CFCF is an all-volunteer effort that donates 100 percent of its proceeds to supporting people with CF and their families. Surprisingly, they're not raising money to find a cure.

"The Cystic Fibrosis Foundation does a great job of raising money for research for a cure. The Caring Friends of Cystic Fibrosis focuses on quality of life," says Edison, who has had two children with CF. "When you have Cystic Fibrosis, you need lots of machinery. There are therapy tables, ultrasonic nebulizers, respirators. You basically need a Suburban to get around."

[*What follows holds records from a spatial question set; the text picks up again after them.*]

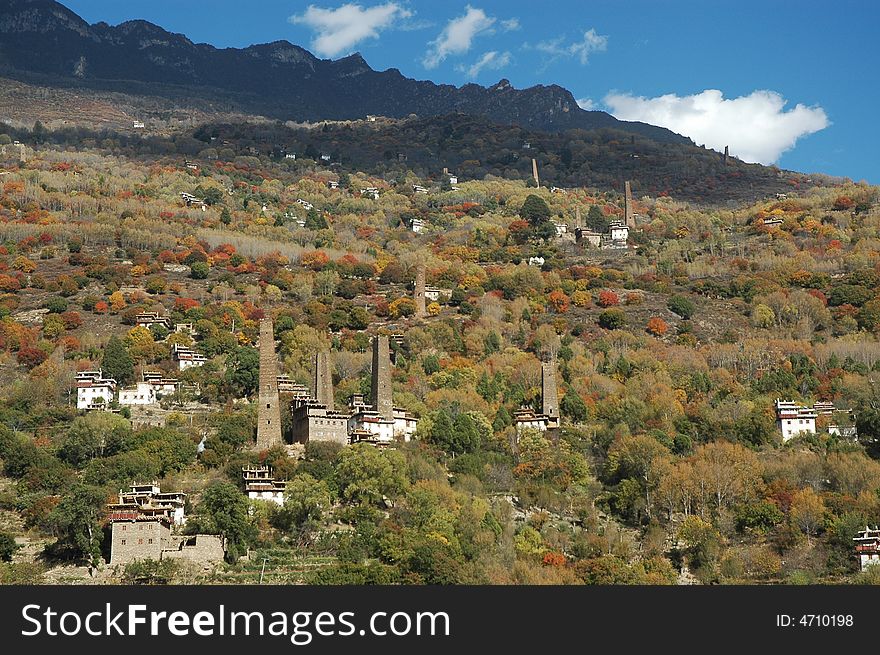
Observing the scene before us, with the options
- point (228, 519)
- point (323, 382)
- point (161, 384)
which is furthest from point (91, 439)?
point (161, 384)

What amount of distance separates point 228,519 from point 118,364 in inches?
1101

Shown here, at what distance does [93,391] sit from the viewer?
7231 centimetres

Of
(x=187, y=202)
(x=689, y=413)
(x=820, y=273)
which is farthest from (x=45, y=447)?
(x=187, y=202)

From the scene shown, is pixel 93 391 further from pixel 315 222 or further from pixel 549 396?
pixel 315 222

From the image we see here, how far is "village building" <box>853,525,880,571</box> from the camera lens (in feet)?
176

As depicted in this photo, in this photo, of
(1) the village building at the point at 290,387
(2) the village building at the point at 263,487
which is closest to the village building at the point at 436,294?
(1) the village building at the point at 290,387

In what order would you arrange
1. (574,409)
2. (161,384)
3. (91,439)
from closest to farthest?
(91,439)
(574,409)
(161,384)

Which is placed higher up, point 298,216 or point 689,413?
point 298,216

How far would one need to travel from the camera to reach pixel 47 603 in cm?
2936

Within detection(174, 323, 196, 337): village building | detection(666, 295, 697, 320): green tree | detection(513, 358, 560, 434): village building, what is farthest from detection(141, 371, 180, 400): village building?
detection(666, 295, 697, 320): green tree

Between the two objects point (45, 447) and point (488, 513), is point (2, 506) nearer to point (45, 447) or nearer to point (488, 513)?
point (45, 447)

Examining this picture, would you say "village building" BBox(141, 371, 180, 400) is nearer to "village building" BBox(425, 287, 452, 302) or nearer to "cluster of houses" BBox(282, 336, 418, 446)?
"cluster of houses" BBox(282, 336, 418, 446)

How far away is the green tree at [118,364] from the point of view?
250ft

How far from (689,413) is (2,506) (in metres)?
35.9
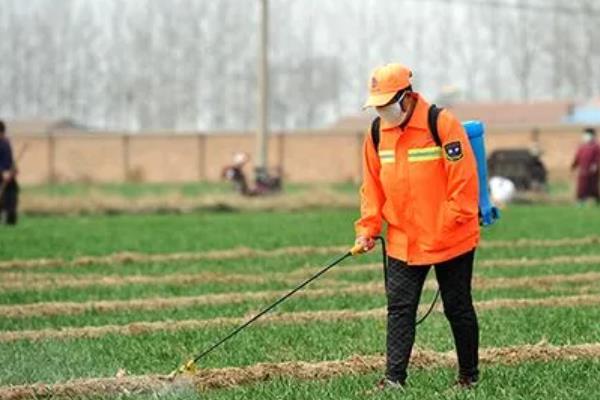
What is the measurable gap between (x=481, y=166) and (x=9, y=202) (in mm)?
15924

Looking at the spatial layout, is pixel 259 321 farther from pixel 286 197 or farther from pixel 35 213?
pixel 286 197

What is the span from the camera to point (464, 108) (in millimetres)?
71125

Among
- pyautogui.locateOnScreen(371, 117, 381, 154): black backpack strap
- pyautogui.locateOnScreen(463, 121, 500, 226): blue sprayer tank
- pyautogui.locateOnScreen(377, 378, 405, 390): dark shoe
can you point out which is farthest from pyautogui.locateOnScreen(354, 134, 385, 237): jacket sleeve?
pyautogui.locateOnScreen(377, 378, 405, 390): dark shoe

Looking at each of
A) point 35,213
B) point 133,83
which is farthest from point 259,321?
point 133,83

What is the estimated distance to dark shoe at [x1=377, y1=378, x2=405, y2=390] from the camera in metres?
6.23

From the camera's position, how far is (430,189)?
628cm

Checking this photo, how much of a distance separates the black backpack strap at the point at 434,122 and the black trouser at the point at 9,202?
606 inches

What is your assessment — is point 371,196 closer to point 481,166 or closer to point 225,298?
point 481,166

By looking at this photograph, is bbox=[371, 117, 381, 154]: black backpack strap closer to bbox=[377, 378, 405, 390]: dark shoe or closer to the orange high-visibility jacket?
the orange high-visibility jacket

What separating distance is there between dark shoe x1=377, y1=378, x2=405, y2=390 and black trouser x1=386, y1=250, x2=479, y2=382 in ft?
0.08

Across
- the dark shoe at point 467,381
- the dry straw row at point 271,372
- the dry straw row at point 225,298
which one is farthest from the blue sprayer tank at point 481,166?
the dry straw row at point 225,298

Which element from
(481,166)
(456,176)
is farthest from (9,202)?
(456,176)

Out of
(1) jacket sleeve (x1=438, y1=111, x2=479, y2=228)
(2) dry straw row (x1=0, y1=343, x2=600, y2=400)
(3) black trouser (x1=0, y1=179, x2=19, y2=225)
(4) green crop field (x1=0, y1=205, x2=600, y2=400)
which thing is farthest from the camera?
(3) black trouser (x1=0, y1=179, x2=19, y2=225)

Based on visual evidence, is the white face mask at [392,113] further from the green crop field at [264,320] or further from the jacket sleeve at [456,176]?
the green crop field at [264,320]
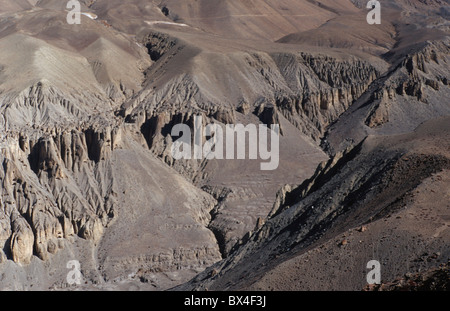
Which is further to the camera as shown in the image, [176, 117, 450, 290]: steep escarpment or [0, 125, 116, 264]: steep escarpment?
[0, 125, 116, 264]: steep escarpment

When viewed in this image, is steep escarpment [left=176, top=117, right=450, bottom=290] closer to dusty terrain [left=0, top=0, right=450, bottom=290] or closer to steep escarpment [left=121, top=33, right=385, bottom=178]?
dusty terrain [left=0, top=0, right=450, bottom=290]

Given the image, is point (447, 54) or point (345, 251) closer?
point (345, 251)

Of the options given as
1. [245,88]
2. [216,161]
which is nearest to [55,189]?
[216,161]

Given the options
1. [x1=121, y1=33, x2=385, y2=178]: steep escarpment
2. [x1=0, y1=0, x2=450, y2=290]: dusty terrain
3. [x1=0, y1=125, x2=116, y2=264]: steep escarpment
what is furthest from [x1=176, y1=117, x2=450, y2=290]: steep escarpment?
[x1=121, y1=33, x2=385, y2=178]: steep escarpment

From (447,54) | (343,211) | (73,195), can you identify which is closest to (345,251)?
(343,211)

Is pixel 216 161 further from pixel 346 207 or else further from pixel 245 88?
pixel 346 207

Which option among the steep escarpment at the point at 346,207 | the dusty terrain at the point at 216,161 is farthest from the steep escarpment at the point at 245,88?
the steep escarpment at the point at 346,207
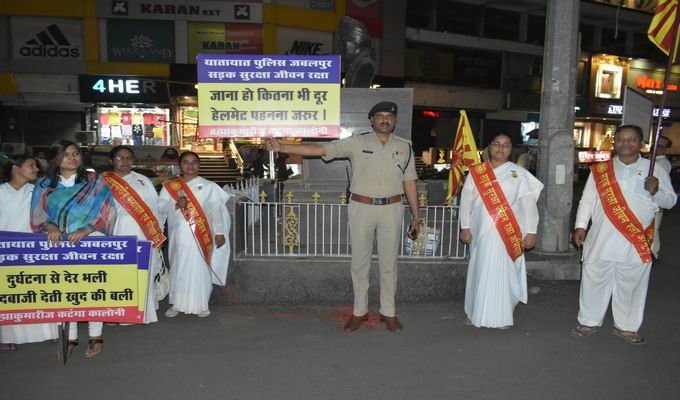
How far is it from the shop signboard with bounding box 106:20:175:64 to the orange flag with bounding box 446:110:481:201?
58.4 feet

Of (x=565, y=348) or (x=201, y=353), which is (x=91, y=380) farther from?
(x=565, y=348)

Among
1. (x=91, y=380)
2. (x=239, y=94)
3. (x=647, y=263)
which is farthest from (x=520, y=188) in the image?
(x=91, y=380)

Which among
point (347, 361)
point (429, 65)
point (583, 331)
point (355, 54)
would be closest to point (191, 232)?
point (347, 361)

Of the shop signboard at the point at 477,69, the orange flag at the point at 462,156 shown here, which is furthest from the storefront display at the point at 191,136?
the orange flag at the point at 462,156

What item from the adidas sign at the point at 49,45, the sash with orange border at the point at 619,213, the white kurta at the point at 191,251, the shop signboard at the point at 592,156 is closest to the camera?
the sash with orange border at the point at 619,213

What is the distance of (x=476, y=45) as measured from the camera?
90.4 ft

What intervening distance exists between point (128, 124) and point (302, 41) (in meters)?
8.10

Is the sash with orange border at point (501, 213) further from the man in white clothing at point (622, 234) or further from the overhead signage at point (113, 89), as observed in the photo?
the overhead signage at point (113, 89)

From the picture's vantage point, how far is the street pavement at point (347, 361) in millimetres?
3760

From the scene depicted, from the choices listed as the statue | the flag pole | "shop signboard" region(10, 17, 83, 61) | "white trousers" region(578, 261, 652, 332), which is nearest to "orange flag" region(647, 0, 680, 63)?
the flag pole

The CFCF has set up a clinic where families can go to check out state-of-the-art equipment.

"People can come here and check out machinery free of charge for when they're going on vacation or taking a family trip somewhere, but they don't want to haul all this equipment along," says Edison. "CF really affects families. It's just tough and it really beats you up sometimes. So our focus is on how can we make today better."